Information given |
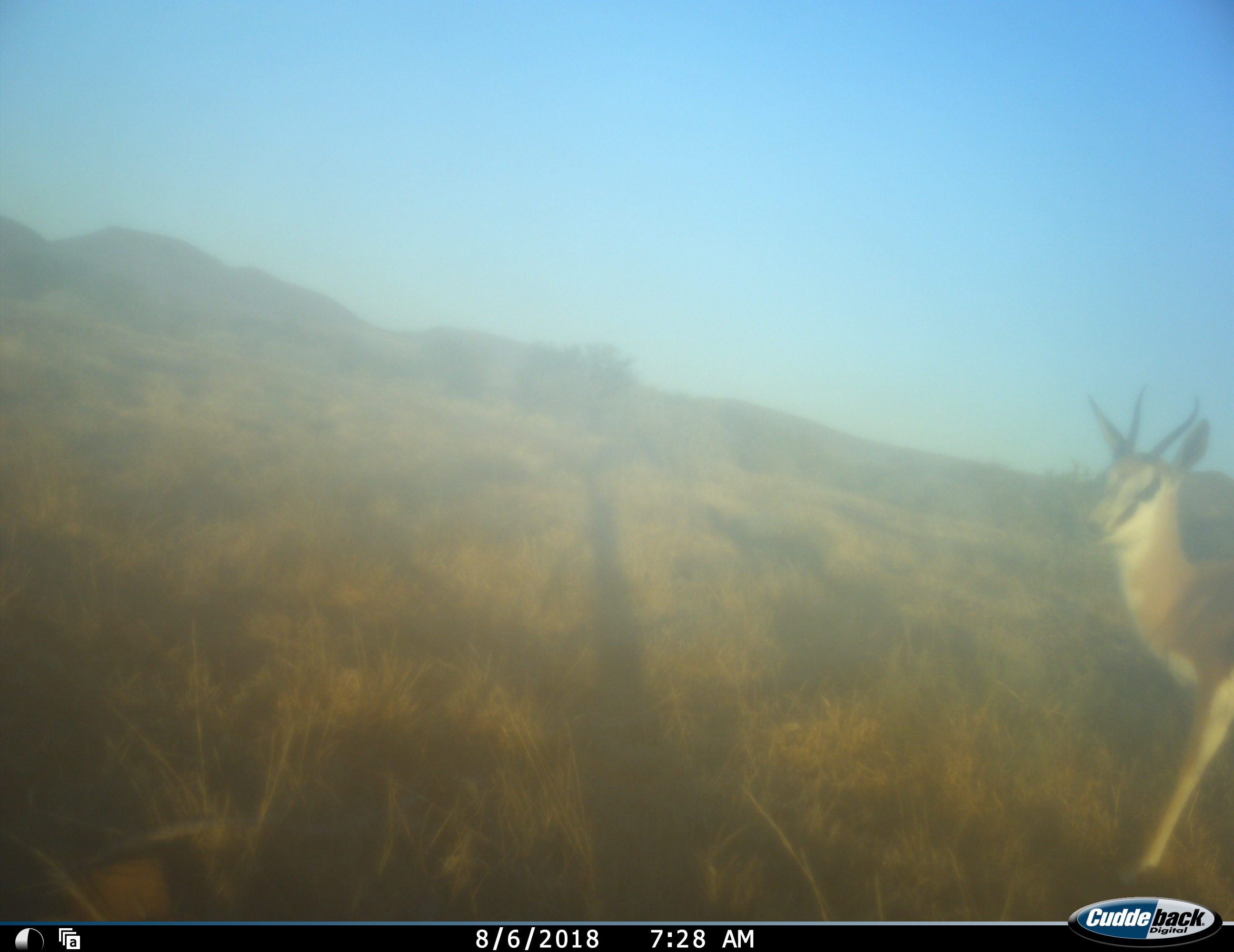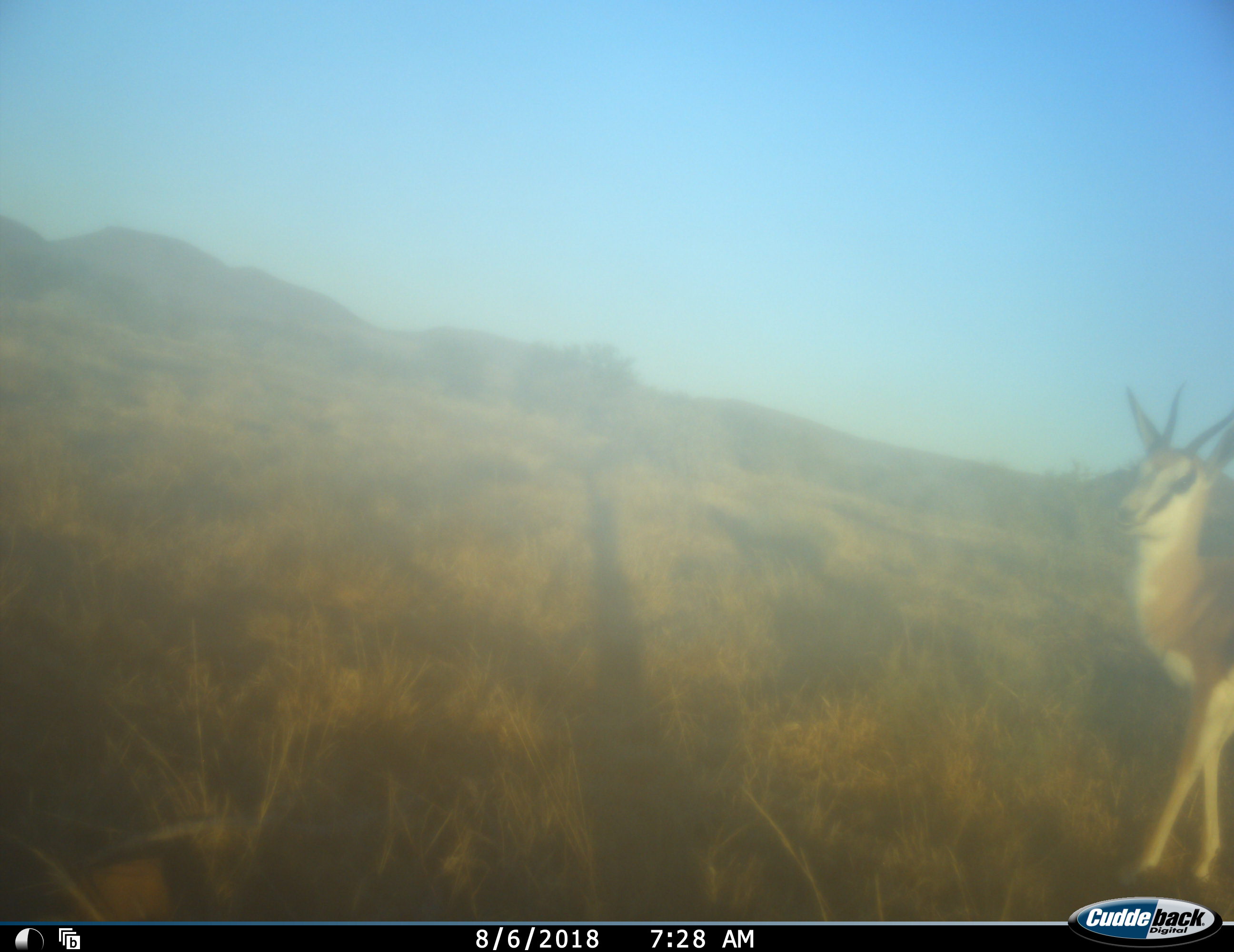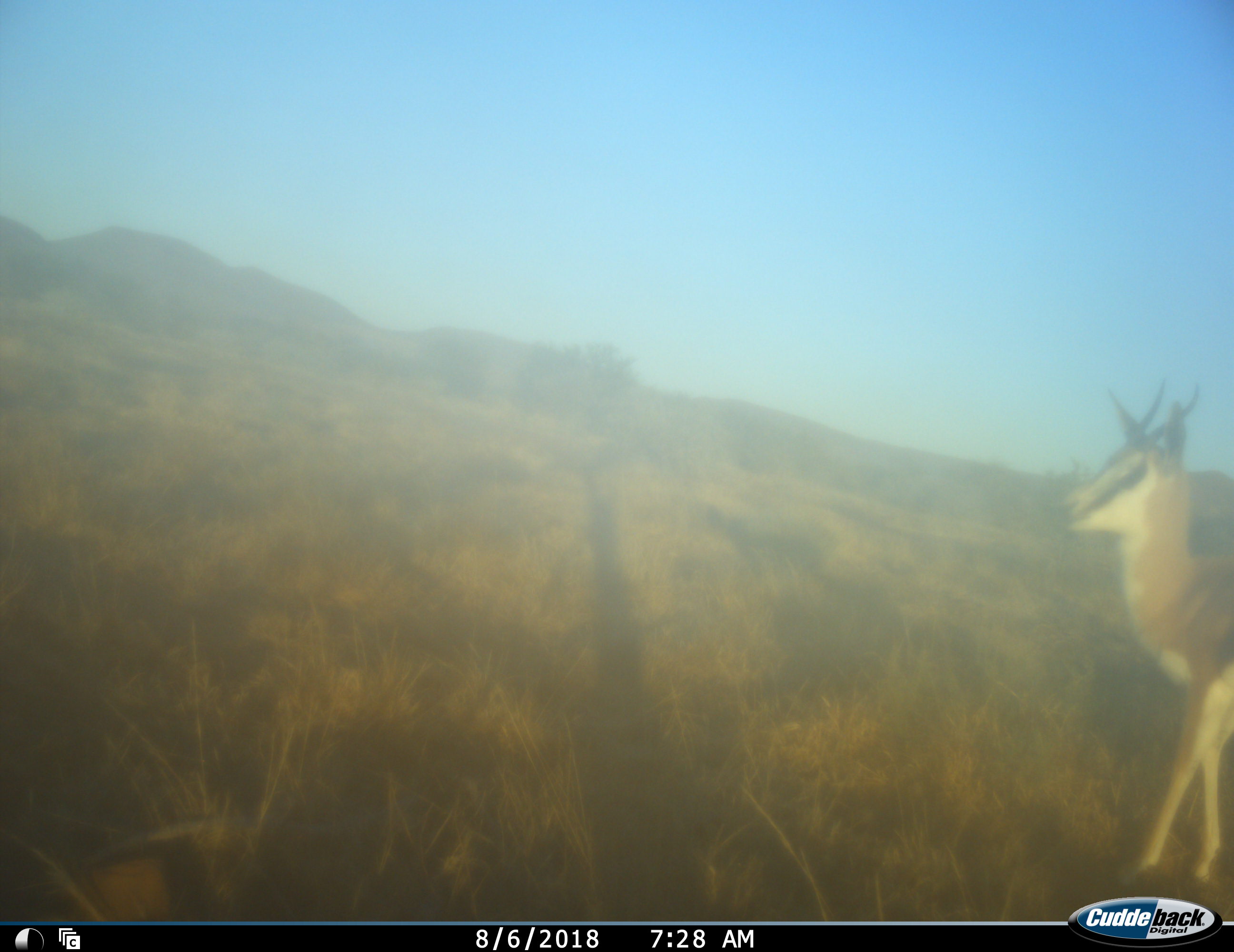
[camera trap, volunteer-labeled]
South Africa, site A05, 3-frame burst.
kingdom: Animalia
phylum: Chordata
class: Mammalia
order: Artiodactyla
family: Bovidae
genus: Antidorcas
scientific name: Antidorcas marsupialis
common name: springbok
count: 1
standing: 80%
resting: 0%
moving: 20%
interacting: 0%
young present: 0%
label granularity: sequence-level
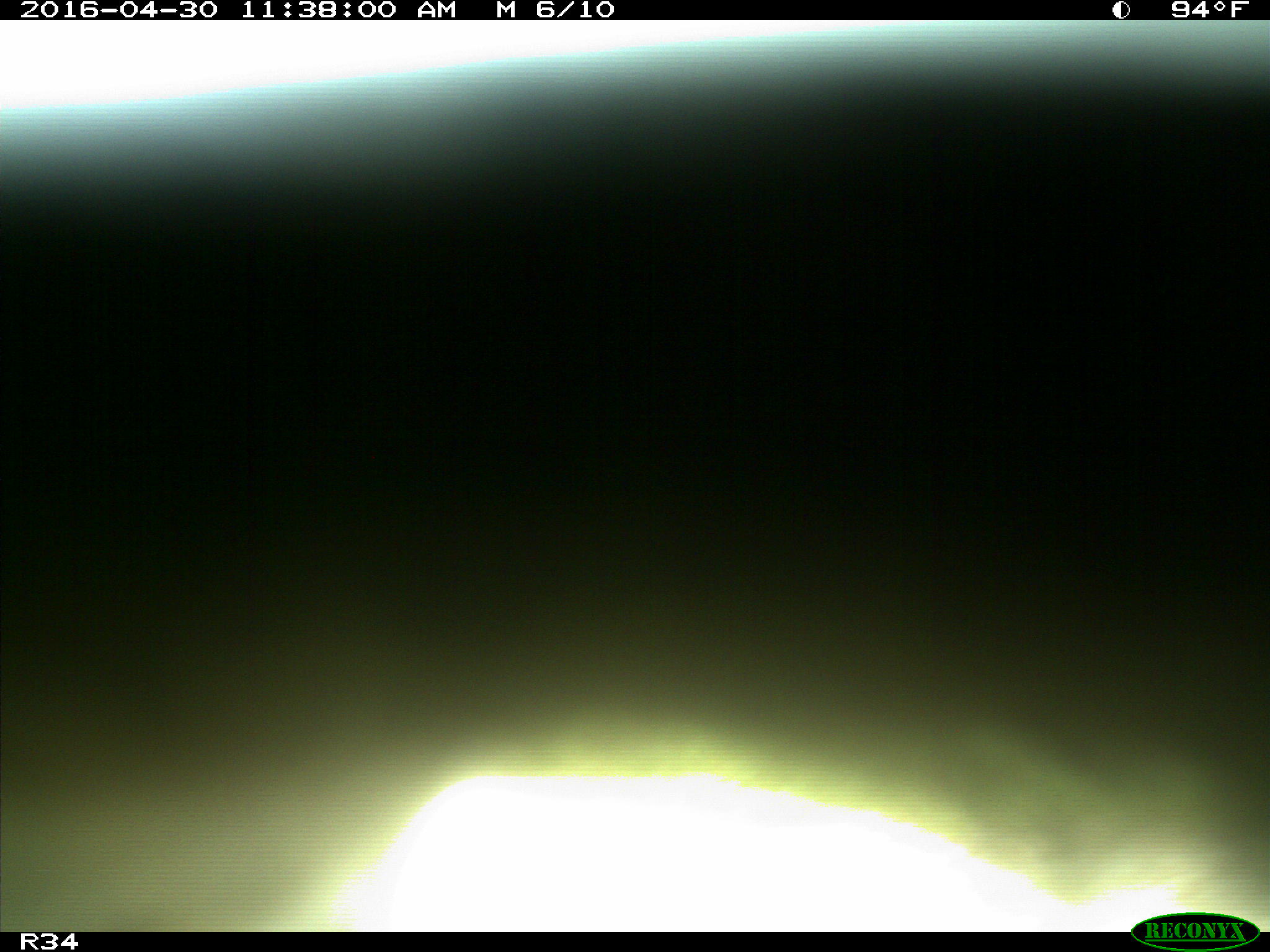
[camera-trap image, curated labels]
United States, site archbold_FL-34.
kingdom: Animalia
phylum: Chordata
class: Mammalia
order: Artiodactyla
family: Bovidae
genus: Bos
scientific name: Bos taurus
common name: domestic cow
Bos taurus (domestic cow).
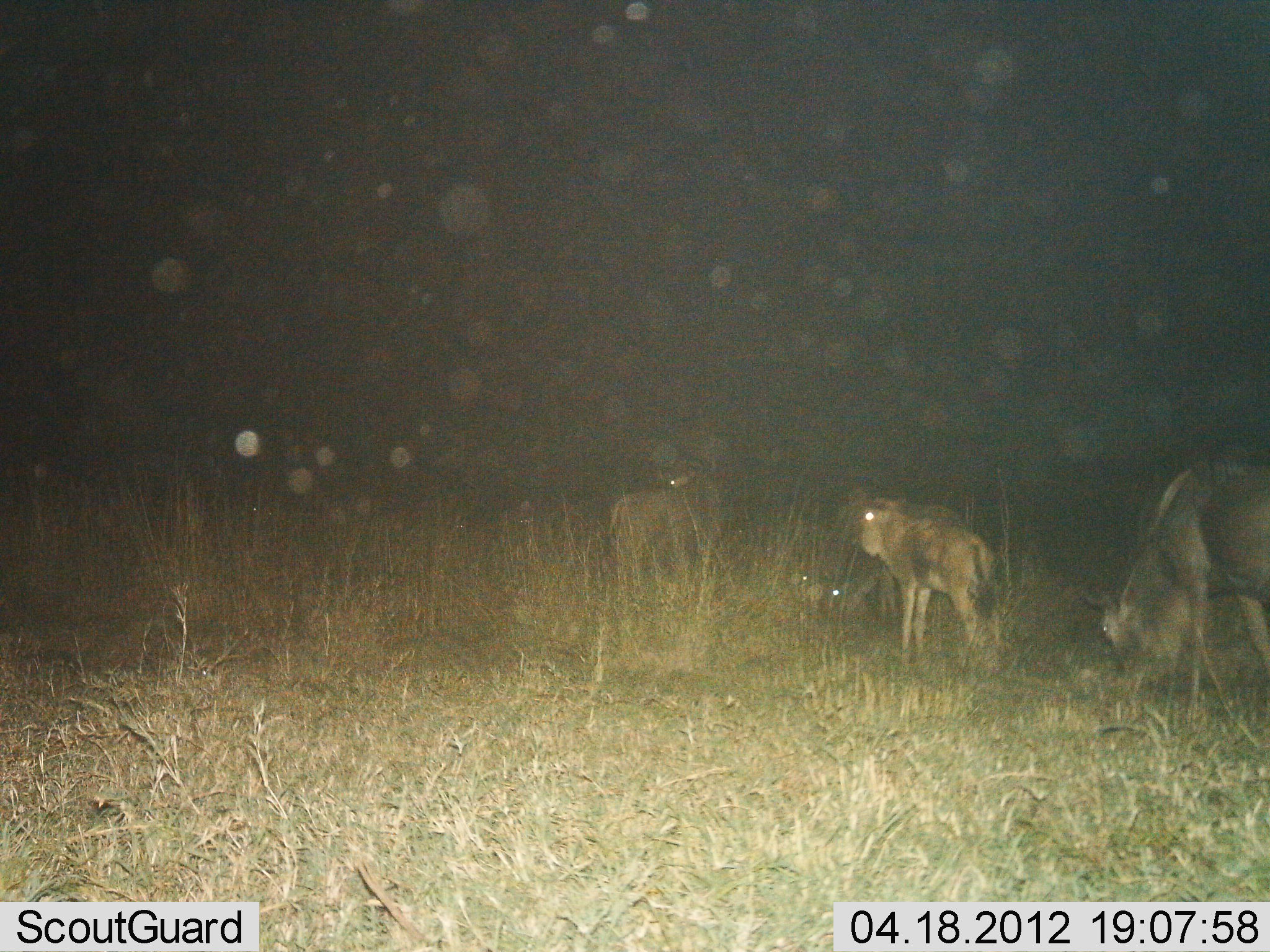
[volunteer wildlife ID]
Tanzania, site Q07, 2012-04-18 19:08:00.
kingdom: Animalia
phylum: Chordata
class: Mammalia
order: Artiodactyla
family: Bovidae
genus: Connochaetes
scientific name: Connochaetes taurinus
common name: blue wildebeest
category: wildebeest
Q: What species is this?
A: Wildebeest (blue wildebeest) (Connochaetes taurinus).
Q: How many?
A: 4.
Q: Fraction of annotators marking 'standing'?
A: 89%.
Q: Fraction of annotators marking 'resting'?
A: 28%.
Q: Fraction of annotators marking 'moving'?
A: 17%.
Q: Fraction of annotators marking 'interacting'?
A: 0%.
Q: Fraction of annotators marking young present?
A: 61%.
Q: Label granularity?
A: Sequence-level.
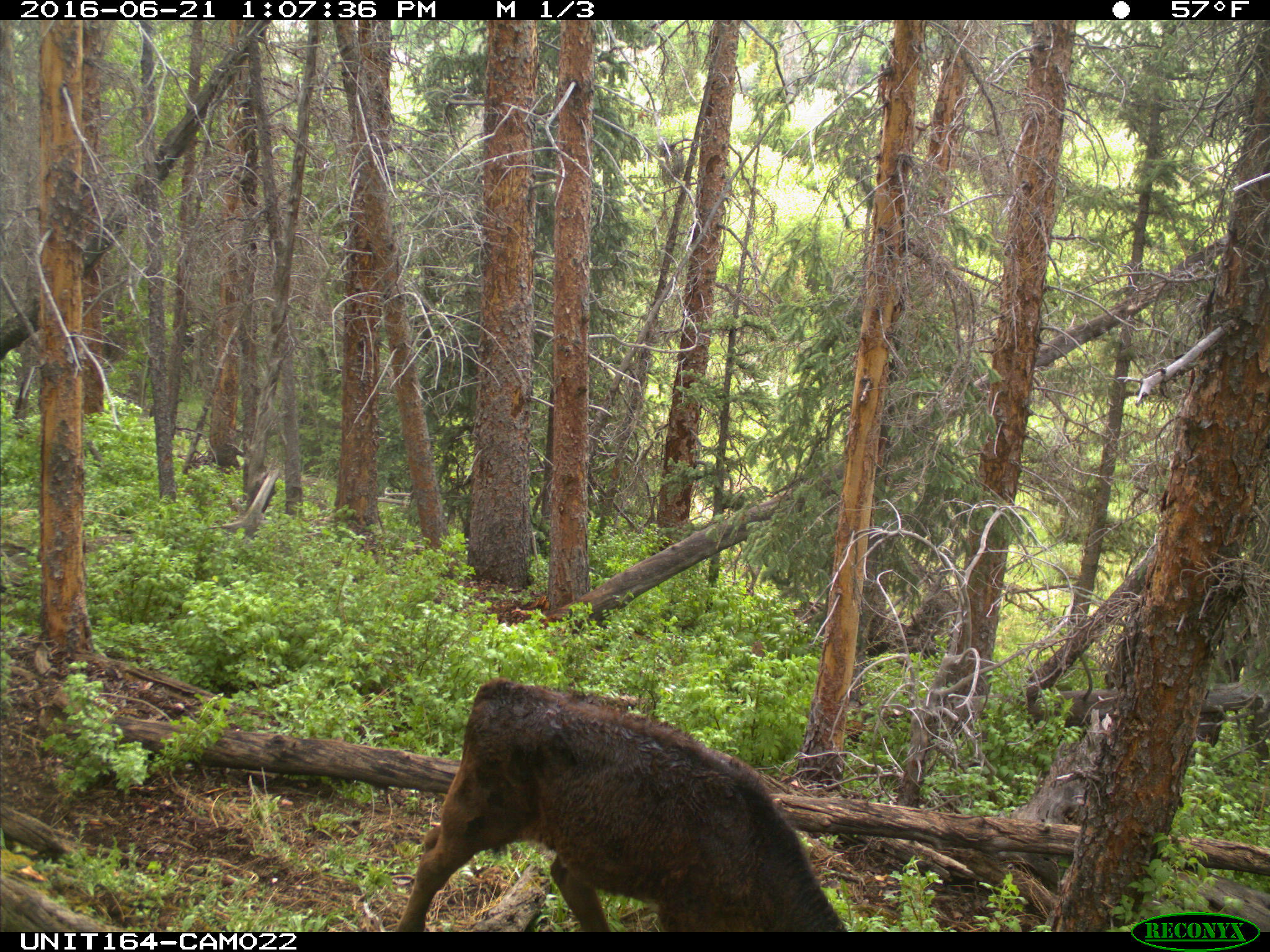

Your objective |
The response must match the data line for line, from its first line through the line with "interacting: 0%", inclusive, and must leave out the pictures.

Answer for this exercise |
[camera trap, volunteer-labeled]
South Africa, site A05, 3-frame burst.
kingdom: Animalia
phylum: Chordata
class: Mammalia
order: Artiodactyla
family: Bovidae
genus: Antidorcas
scientific name: Antidorcas marsupialis
common name: springbok
count: 1
standing: 80%
resting: 0%
moving: 20%
interacting: 0%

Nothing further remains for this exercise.